Lightweight hiking shoes are more flexible than the high-top version. Look for shoes with a rugged sole that can grip the hills but bend enough for a rolling stride on level terrain. Consider shoes with a reinforced toe area to protect your feet from bumps against rocks and roots.
Look for shoes with air pockets in the rubber bottom of the shoe to reduce impact. This extra cushioning can make your walk more comfortable and reduce the chance for injury.
Shoes with a mesh upper let air circulate to help keep feet dry and cool. I also recommend removing your shoes and socks whenever you stop for a break. If your feet tend to overheat and sweat, consider walking in hiking sandals. They are light weight and, if purchased correctly, can give your feet the support and traction you need. Some even have toe guards.

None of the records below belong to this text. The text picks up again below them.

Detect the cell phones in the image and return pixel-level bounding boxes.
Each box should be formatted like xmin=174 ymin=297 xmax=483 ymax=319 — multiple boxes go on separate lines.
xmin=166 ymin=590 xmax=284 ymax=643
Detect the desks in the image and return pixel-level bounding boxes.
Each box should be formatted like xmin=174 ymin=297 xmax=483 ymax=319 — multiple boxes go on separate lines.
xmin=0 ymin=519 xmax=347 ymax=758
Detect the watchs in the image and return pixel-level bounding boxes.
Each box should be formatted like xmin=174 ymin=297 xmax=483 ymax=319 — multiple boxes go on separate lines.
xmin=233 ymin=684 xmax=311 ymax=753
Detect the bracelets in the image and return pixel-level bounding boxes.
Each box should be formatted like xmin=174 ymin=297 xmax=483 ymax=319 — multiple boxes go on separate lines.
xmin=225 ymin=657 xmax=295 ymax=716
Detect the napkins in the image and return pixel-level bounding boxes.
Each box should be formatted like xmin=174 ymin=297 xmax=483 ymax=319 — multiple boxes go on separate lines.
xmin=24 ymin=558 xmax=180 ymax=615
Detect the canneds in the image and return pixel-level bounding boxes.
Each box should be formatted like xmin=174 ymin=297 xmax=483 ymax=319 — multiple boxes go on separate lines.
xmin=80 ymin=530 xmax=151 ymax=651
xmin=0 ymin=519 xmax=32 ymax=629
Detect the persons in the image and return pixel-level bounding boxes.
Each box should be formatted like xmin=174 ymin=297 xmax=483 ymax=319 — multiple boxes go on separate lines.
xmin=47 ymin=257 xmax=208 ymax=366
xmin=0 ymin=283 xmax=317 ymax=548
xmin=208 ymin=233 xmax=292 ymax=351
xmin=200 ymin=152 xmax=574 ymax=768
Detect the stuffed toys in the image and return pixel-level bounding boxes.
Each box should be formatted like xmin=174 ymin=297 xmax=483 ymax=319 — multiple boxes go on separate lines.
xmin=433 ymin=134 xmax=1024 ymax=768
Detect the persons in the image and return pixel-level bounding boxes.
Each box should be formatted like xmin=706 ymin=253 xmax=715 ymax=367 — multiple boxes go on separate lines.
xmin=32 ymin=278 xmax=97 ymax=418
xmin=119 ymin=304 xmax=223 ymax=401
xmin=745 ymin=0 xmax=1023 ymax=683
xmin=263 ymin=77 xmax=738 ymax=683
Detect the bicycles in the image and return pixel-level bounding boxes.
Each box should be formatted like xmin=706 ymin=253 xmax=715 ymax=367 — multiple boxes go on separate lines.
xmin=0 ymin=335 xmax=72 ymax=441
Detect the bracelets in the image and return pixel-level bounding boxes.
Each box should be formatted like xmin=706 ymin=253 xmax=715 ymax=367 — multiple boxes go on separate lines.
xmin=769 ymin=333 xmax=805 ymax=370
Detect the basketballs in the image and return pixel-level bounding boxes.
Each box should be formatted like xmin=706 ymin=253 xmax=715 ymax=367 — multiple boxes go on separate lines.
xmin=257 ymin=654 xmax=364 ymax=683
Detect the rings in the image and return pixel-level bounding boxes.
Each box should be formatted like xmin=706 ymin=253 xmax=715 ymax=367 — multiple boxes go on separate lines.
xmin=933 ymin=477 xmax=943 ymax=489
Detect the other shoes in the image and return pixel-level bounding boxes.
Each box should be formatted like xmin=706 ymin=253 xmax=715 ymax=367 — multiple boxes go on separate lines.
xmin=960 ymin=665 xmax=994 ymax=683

I carry walking shoes and hiking sandals. Which pair I wear depends on the weather, terrain, and temperature, but I tend to favor the sandals.
Other things to consider
- For high arches, look for a thick midsole.
- For flat feet, buy a shoe that’s firm around the heel.
- Choose a shoe that is as wide as or slightly wider than your foot. You don’t want your toes crowding each other.
- Can you easily bend the shoe? This is a good test for the shoe’s flexibility.
Replace your shoes after walking 350 to 600 miles.